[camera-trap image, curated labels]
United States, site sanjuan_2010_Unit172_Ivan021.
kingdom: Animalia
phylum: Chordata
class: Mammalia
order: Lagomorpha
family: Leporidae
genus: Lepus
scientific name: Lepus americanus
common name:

____

Problem details
Every record listed above needs to be written out again exactly.

Result of the task
[camera-trap image, curated labels]
United States, site sanjuan_2010_Unit172_Ivan021.
kingdom: Animalia
phylum: Chordata
class: Mammalia
order: Lagomorpha
family: Leporidae
genus: Lepus
scientific name: Lepus americanus
common name:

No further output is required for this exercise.